He de decir, para quien no lo sepa, que eres un experto en haikus. De hecho, tu poesía, en términos generales, tiende hacia lo breve y cuidas lo aparentemente mínimo. Pero hay que ver cuánto se encuentra y se ofrece desde la esencialidad.

Hay un libro de Carlos Pujol, Cuadernos de escritura (Pre-Textos, 2009), que yo no me canso de recomendar. Está lleno de observaciones veraces y lúcidas no sólo sobre la escritura, sino sobre la vida. Dice allí, por ejemplo, que «la poesía es la expresión esencial de las cosas. El que se lo toma como una forma adornada de escribir va listo». Y yo estoy completamente de acuerdo. Pero dice también, para que nadie se equivoque: «Norma de la menor cantidad posible. En algunos casos eso puede significar mil páginas». O sea, escribir lo justo, sabiendo que no se trata de hacer, en lo que uno pueda, vestidos, sino cuerpos, seres vivos. A un vestido puedes añadirle lo que quieras, pero ¿qué vas a añadirle —o a quitarle, sin mutilación— a un ser vivo?

Tengo entendido que eres miembro de la Academia de Juglares de Fontiveros. Me gustaría, si te parece, que nos hablases de cómo y por qué nació la revista oral Hontiveros.

Creo que lo mejor que puedo hacer, para contestar a tu pregunta, es transcribir aquí tal cual la anotación primera del apartado «Nuestra historia», del blog de la Academia de Juglares. Dice así:

«Año de 1952. Octubre.

»Nace la revista oral Hontiveros de la mano de Rafael Gómez Montero, que convoca a los poetas de España en torno a la figura de san Juan de la Cruz, a que acudan el 24 de noviembre de 1953 al acto de nombrar Patrón de la Poesía Española en Fontiveros. Se creó la fiesta de la poesía en la Cuna del Santo, festejándola con una lectura de poemas en lo que fue el Telar de los Yepes».

Es, repito, la anotación primera. La segunda, de fecha 1980, da cuenta del acuerdo municipal por el que se crea el título de Juglar de Fontiveros (y en 1983, la Academia de Juglares). Es decir, la propia Academia ve como precedente decisivo la creación, y la actividad, de Hontiveros. Pienso que es enteramente justo verlo así, y que la Academia empiece su propia historia con un reconocimiento, merecidísimo, a ella y a su creador.

Has ejercido la labor de antólogo en tres ocasiones —no sé si más—, has publicado traducciones de Keats y de Dickinson, un libro de reseñas en Polibea… ¿Qué otra publicación tuya nos aguarda?

* _ACCIÓN REQUERIDA 1_: Reproduce literalmente el fragmento de la entrevista que empieza en «Creo que lo» y termina en «de 1952. Octubre.».
* _ACCIÓN REQUERIDA 2_: Enumera todos los años que se mencionan en la entrevista.

* _DATOS PROPORCIONADOS_:
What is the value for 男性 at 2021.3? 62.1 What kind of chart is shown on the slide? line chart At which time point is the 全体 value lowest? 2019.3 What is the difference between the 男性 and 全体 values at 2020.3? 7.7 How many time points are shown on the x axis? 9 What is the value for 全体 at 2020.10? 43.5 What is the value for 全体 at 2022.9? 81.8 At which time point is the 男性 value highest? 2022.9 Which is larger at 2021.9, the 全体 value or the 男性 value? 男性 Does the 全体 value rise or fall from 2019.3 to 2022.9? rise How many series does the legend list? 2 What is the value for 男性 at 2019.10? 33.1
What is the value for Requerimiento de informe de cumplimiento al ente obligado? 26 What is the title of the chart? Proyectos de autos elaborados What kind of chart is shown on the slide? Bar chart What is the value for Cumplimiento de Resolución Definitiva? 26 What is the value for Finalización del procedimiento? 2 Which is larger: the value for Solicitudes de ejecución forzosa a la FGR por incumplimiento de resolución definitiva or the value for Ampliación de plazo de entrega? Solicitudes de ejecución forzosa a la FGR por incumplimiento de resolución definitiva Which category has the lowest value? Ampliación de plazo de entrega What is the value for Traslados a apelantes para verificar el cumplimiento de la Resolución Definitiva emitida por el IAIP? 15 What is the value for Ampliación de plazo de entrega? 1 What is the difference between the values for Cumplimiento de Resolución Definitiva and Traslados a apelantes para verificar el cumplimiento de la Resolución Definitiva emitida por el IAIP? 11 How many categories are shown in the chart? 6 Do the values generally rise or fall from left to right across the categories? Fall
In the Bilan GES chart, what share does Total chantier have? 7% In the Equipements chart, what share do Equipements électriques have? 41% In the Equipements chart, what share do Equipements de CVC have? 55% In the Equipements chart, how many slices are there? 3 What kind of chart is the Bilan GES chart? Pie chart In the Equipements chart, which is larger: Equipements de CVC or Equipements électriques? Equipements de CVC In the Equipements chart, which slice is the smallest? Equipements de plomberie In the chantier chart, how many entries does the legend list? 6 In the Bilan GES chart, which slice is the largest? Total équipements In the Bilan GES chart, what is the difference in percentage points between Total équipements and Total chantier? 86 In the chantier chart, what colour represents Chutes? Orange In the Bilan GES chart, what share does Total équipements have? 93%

* _RESPUESTA ESCRITA 1_:
Creo que lo mejor que puedo hacer, para contestar a tu pregunta, es transcribir aquí tal cual la anotación primera del apartado «Nuestra historia», del blog de la Academia de Juglares. Dice así:

«Año de 1952. Octubre.

* _RESPUESTA ESCRITA 2_: 2009, 1952, 1953, 1980, 1983